PROVIDED MATERIAL:
• • •

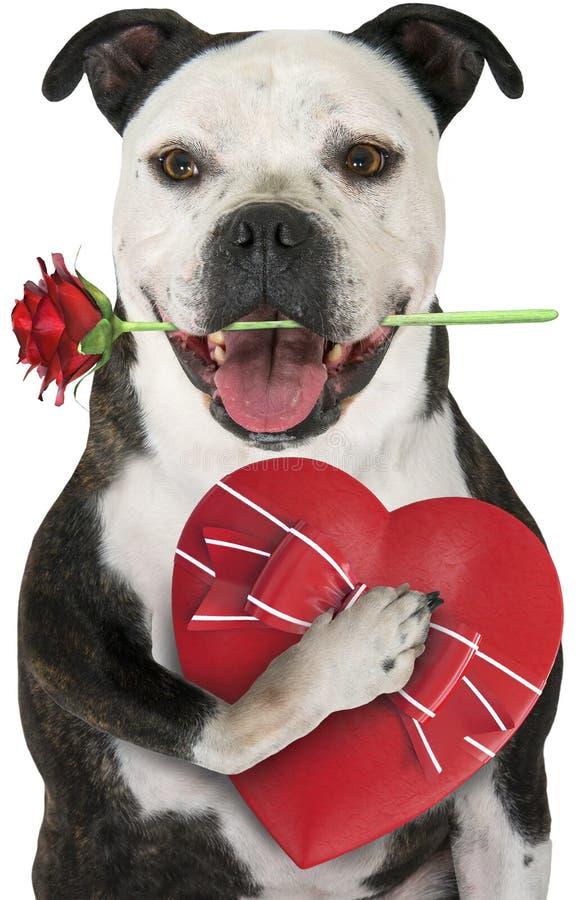 Miłość pies, walentynki, Odizolowywająca zdjęcia stock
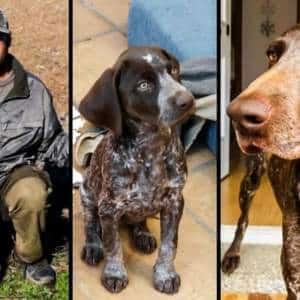 Pierde su perra de caza en Badajoz y aparece en una protectora de Madrid que le exige 2000€ por ella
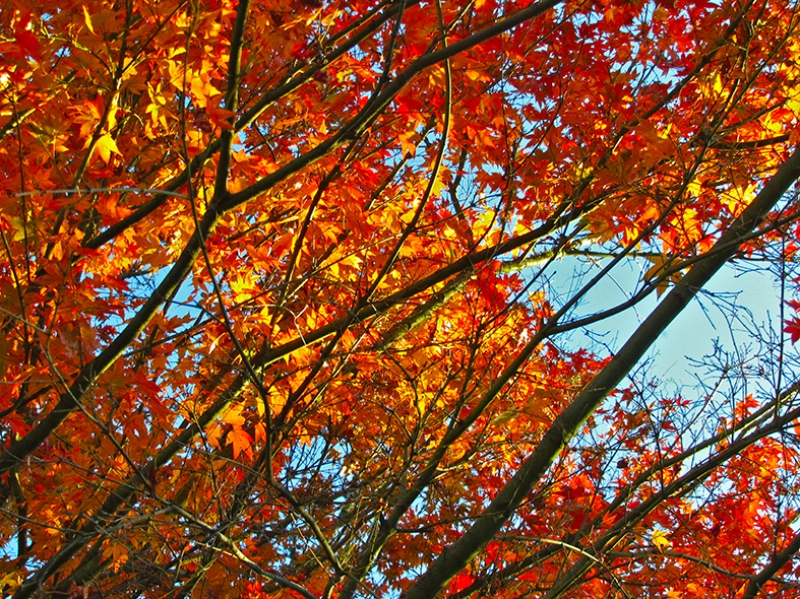 Sonbahar 2 Doğa Manzaraları Kanvas Tablo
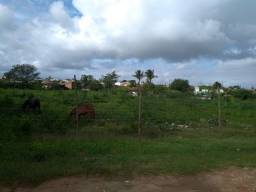 Vendo terreno no loteamento São Benedito Guajará
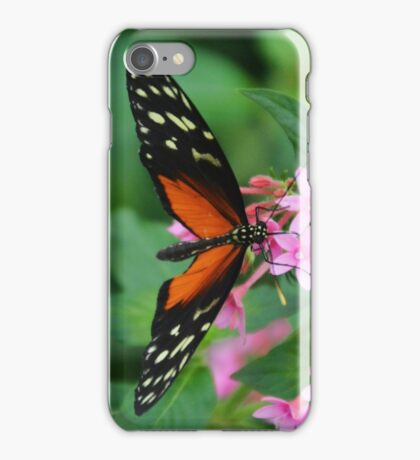 Pteronymia Butterfly iPhone Case/Skin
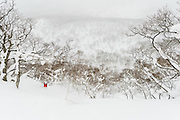 """Josh Dirksen rides one last line through birch trees in a Niseko, Japan backcountry zone as a storm closes in. The line is known as """"T.T. Gully"""" after Gentemstick guru Taro Tamai."""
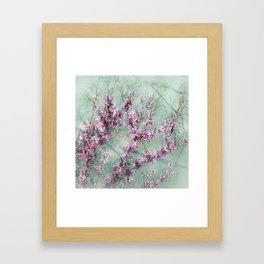Judas Tree Framed Art Print
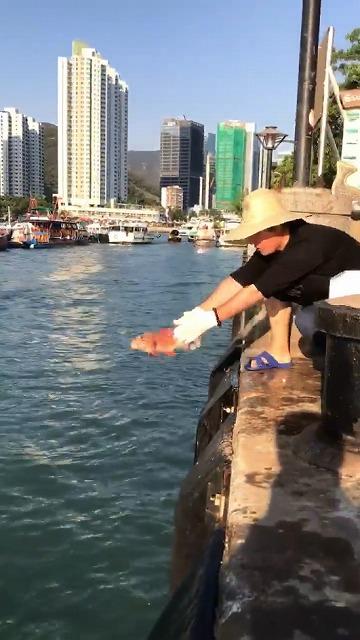 敬虔な佛教徒(曹洞宗)で魚を放生する、当社FJ NEWS代表・江東良一
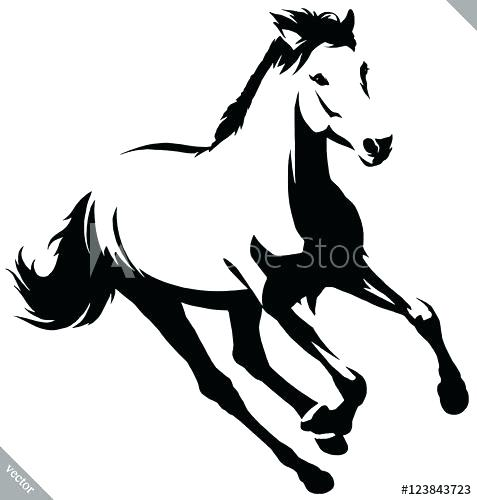 477x500 Black And White Horse Head Drawings How To Draw A Jumping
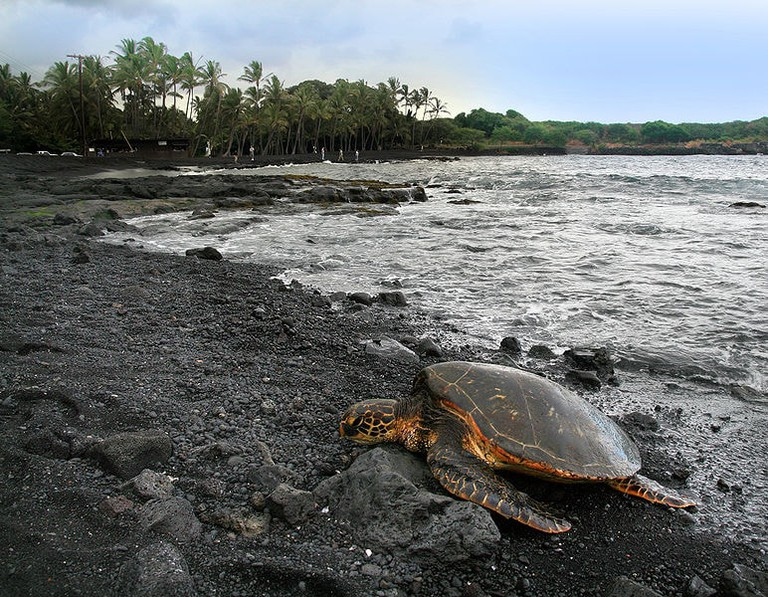 772px-Green_turtle_Chelonia_mydas_is_basking_on_Punaluu_Beach_Big_Island_of_Hawaii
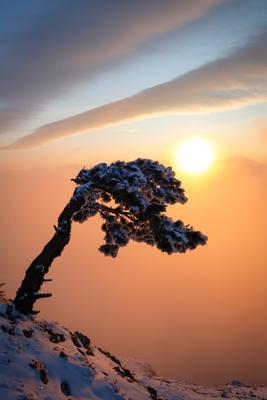 Февральским утром... крым утро восход солнце облака небо дерево пейзаж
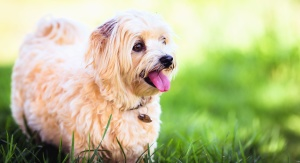 dog, pet, domestic animal, fur, grass, cheerful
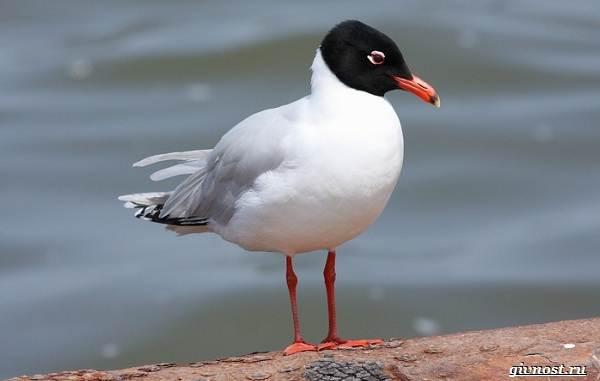 Чайка-птица-Описание-особенности-виды-и-среда-обитания-птицы-чайки-12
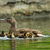 feminino · pato · lago · natação · superfície · feliz - foto stock © taviphoto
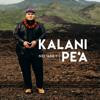 Kalani Pe'a - Kahunani No 'Ola'A artwork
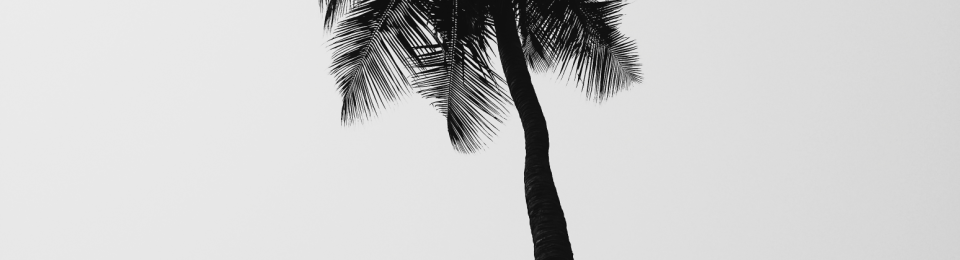 Black and White Picture of a Palm Tree by TheIncurableOptimist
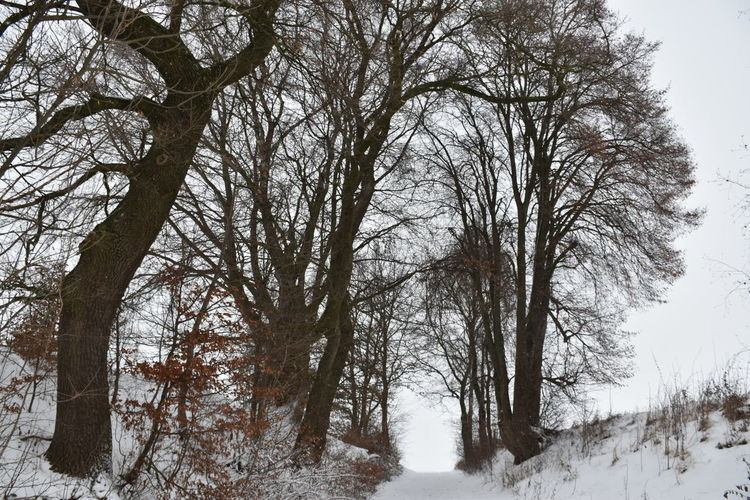Low Angle View Snow Cold Temperature Silence Tree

• • •

TRY IT: All lines from the one containing "Февральским утром... крым" through the end of the data are to be written out exactly, with nothing added; skip the pictures.

ANSWER SECTION:
 Февральским утром... крым утро восход солнце облака небо дерево пейзаж
 dog, pet, domestic animal, fur, grass, cheerful
 Чайка-птица-Описание-особенности-виды-и-среда-обитания-птицы-чайки-12
 feminino · pato · lago · natação · superfície · feliz - foto stock © taviphoto
 Kalani Pe'a - Kahunani No 'Ola'A artwork
 Black and White Picture of a Palm Tree by TheIncurableOptimist
Low Angle View Snow Cold Temperature Silence Tree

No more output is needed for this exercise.